- **Stored data entries**:
__________

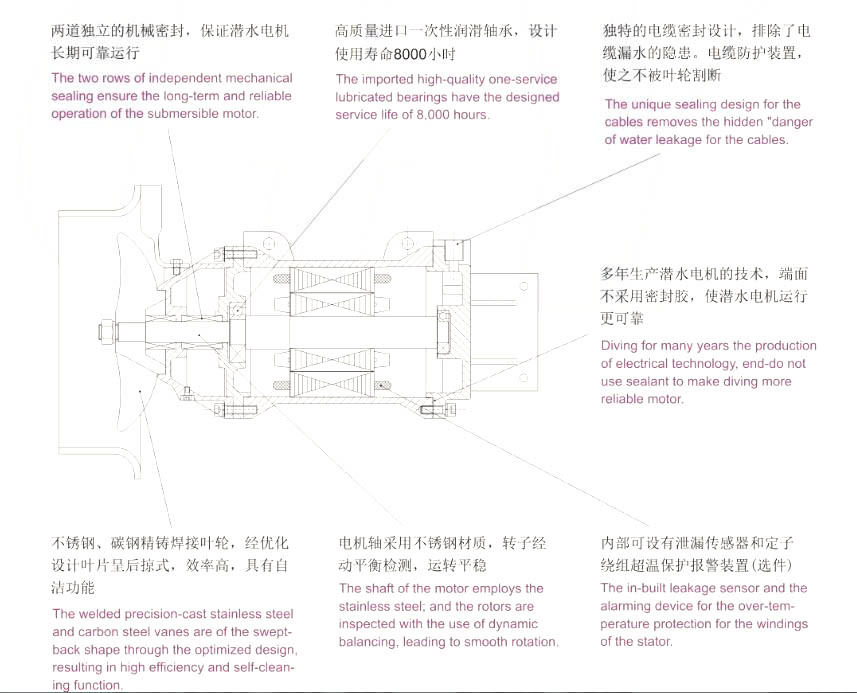 两道独立的机械密封，保证潜水电机长期可靠运行

The two rows of independent mechanical sealing ensure the long-term and reliable operation of the submersible motor.

高质量进口一次性润滑轴承，设计使用寿命8000小时

The imported high-quality one-service lubricated bearings have the designed service life of 8,000 hours.

独特的电缆密封设计，排除了电缆漏水的隐患。电缆防护装置，使之不被叶轮割断

The unique sealing design for the cables removes the hidden "danger of water leakage for the cables.

多年生产潜水电机的技术，端面不采用密封胶，使潜水电机运行更可靠

Diving for many years the production of electrical technology, end-do not use sealant to make diving more reliable motor.

不锈钢、碳钢精铸焊接叶轮，经优化设计叶片呈后掠式，效率高，具有自洁功能

The welded precision-cast stainless steel and carbon steel vanes are of the swept-back shape through the optimized design, resulting in high efficiency and self-cleaning function.

电机轴采用不锈钢材质，转子经动平衡检测，运转平稳

The shaft of the motor employs the stainless steel; and the rotors are inspected with the use of dynamic balancing, leading to smooth rotation.

内部可设有泄漏传感器和定子绕组超温保护报警装置(选件)

The in-built leakage sensor and the alarming device for the over-temperature protection for the windings of the stator.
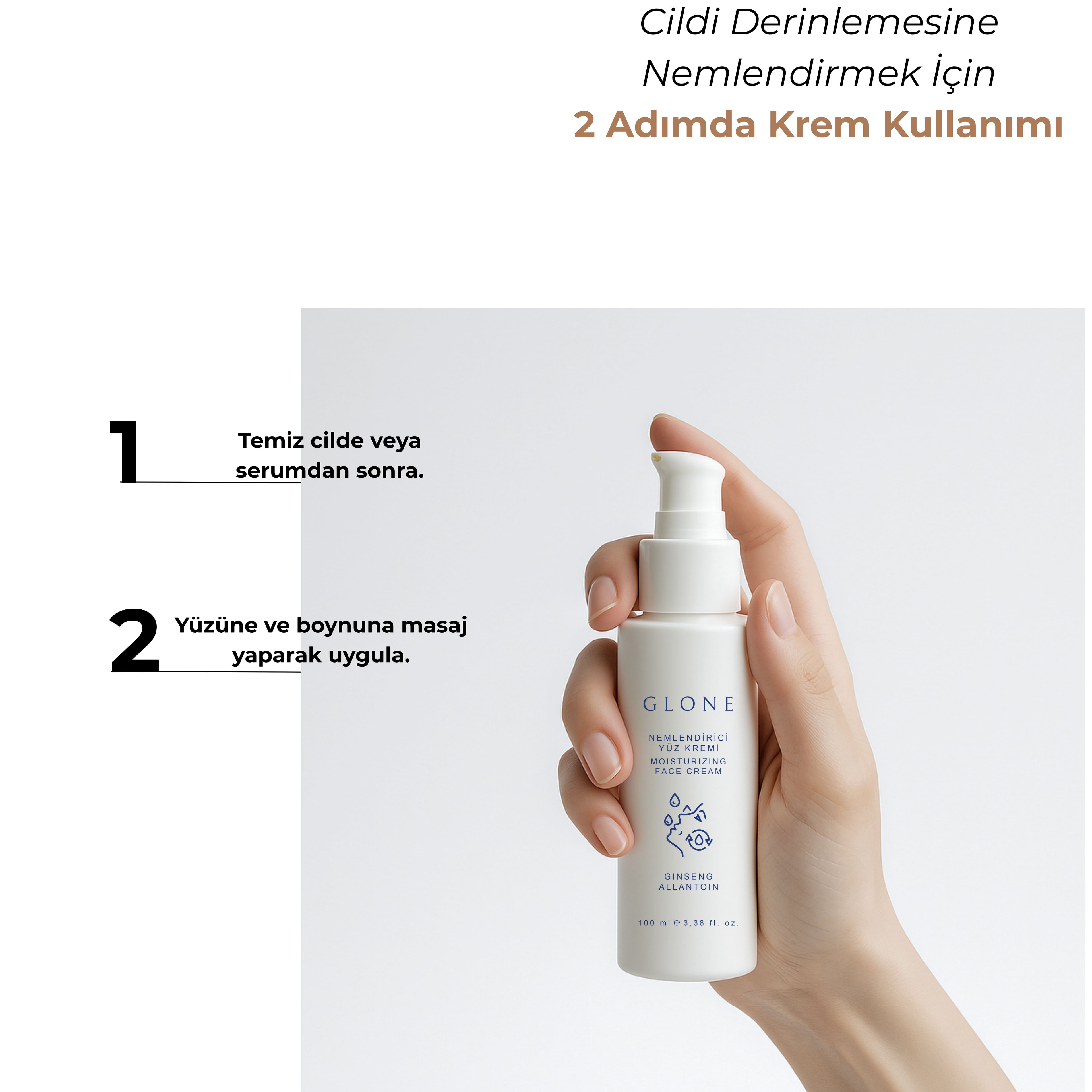 Cildi Derinlemesine Nemlendirmek İçin
2 Adımda Krem Kullanımı

1 Temiz cilde veya serumdan sonra.

2 Yüzüne ve boynuna masaj yaparak uygula.

GLONE

NEMLENDİRİCİ
YÜZ KREMİ
MOISTURIZING
FACE CREAM

GINSENG
ALLANTOIN

100 ml ℮ 3,38 fl. oz.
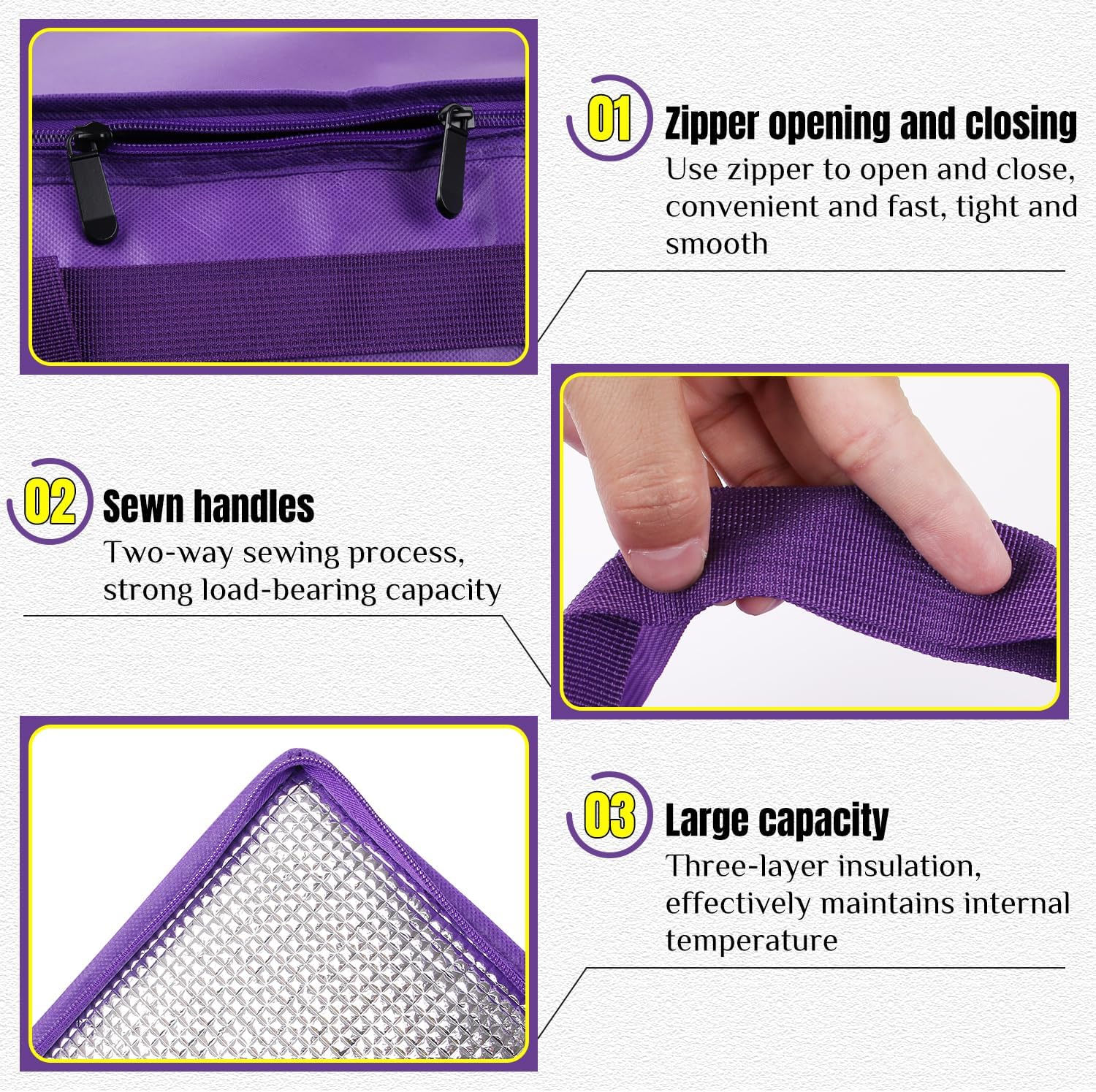 01 Zipper opening and closing

Use zipper to open and close, convenient and fast, tight and smooth

02 Sewn handles

Two-way sewing process, strong load-bearing capacity

03 Large capacity

Three-layer insulation, effectively maintains internal temperature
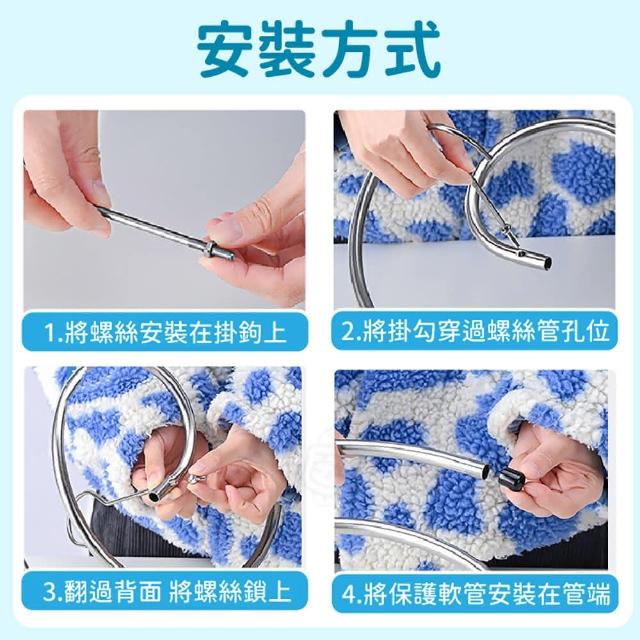 安裝方式

1.將螺絲安裝在掛鉤上

2.將掛勾穿過螺絲管孔位

3.翻過背面 將螺絲鎖上

4.將保護軟管安裝在管端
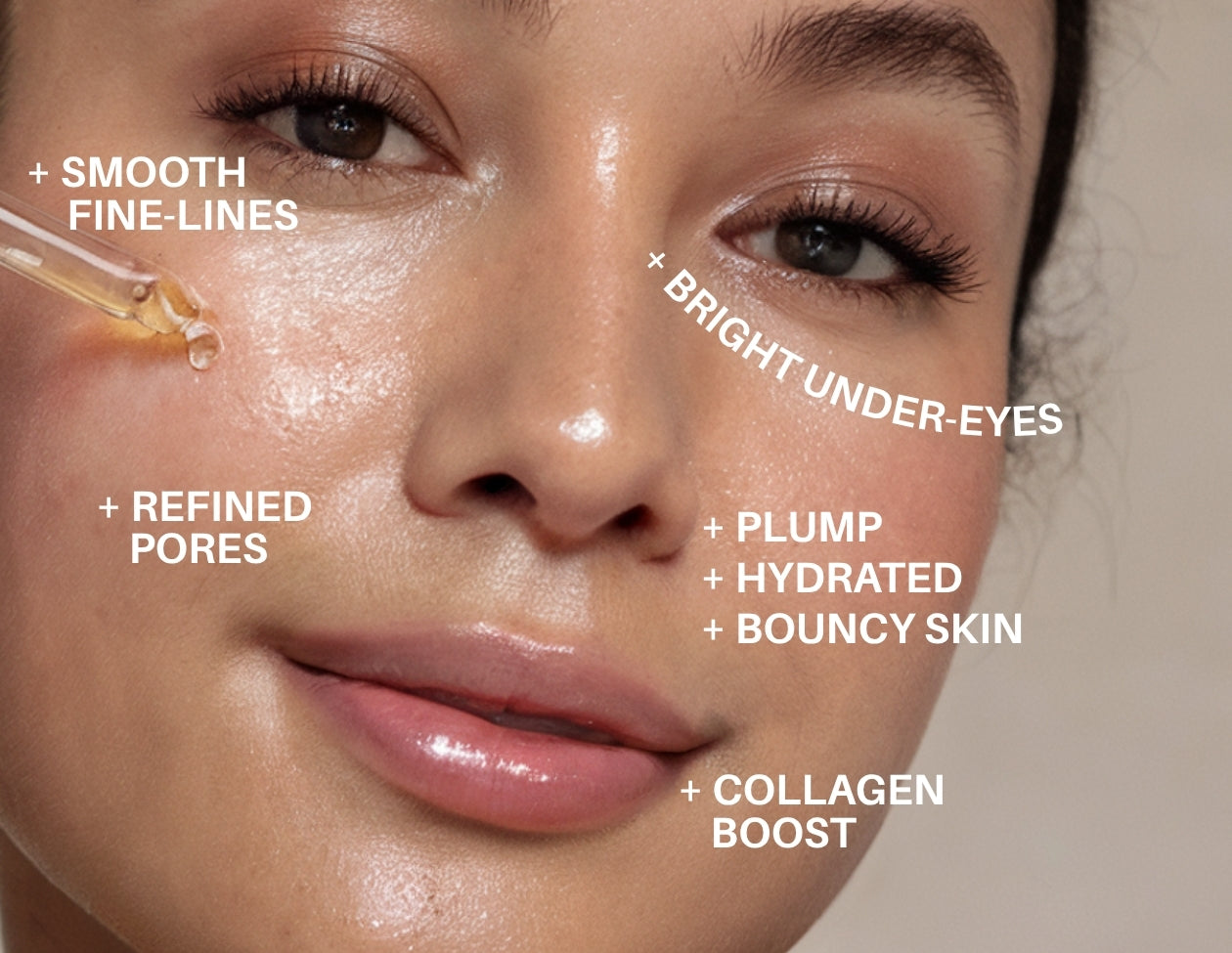 + SMOOTH FINE-LINES

+ BRIGHT UNDER-EYES

+ REFINED PORES

+ PLUMP
+ HYDRATED
+ BOUNCY SKIN

+ COLLAGEN BOOST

__________

- **What is being asked**: Would you set down each line of the data exactly, with no images included?

- **Written answer**:
 两道独立的机械密封，保证潜水电机长期可靠运行

The two rows of independent mechanical sealing ensure the long-term and reliable operation of the submersible motor.

高质量进口一次性润滑轴承，设计使用寿命8000小时

The imported high-quality one-service lubricated bearings have the designed service life of 8,000 hours.

独特的电缆密封设计，排除了电缆漏水的隐患。电缆防护装置，使之不被叶轮割断

The unique sealing design for the cables removes the hidden "danger of water leakage for the cables.

多年生产潜水电机的技术，端面不采用密封胶，使潜水电机运行更可靠

Diving for many years the production of electrical technology, end-do not use sealant to make diving more reliable motor.

不锈钢、碳钢精铸焊接叶轮，经优化设计叶片呈后掠式，效率高，具有自洁功能

The welded precision-cast stainless steel and carbon steel vanes are of the swept-back shape through the optimized design, resulting in high efficiency and self-cleaning function.

电机轴采用不锈钢材质，转子经动平衡检测，运转平稳

The shaft of the motor employs the stainless steel; and the rotors are inspected with the use of dynamic balancing, leading to smooth rotation.

内部可设有泄漏传感器和定子绕组超温保护报警装置(选件)

The in-built leakage sensor and the alarming device for the over-temperature protection for the windings of the stator.
 Cildi Derinlemesine Nemlendirmek İçin
2 Adımda Krem Kullanımı

1 Temiz cilde veya serumdan sonra.

2 Yüzüne ve boynuna masaj yaparak uygula.

GLONE

NEMLENDİRİCİ
YÜZ KREMİ
MOISTURIZING
FACE CREAM

GINSENG
ALLANTOIN

100 ml ℮ 3,38 fl. oz.
 01 Zipper opening and closing

Use zipper to open and close, convenient and fast, tight and smooth

02 Sewn handles

Two-way sewing process, strong load-bearing capacity

03 Large capacity

Three-layer insulation, effectively maintains internal temperature
 安裝方式

1.將螺絲安裝在掛鉤上

2.將掛勾穿過螺絲管孔位

3.翻過背面 將螺絲鎖上

4.將保護軟管安裝在管端
 + SMOOTH FINE-LINES

+ BRIGHT UNDER-EYES

+ REFINED PORES

+ PLUMP
+ HYDRATED
+ BOUNCY SKIN

+ COLLAGEN BOOST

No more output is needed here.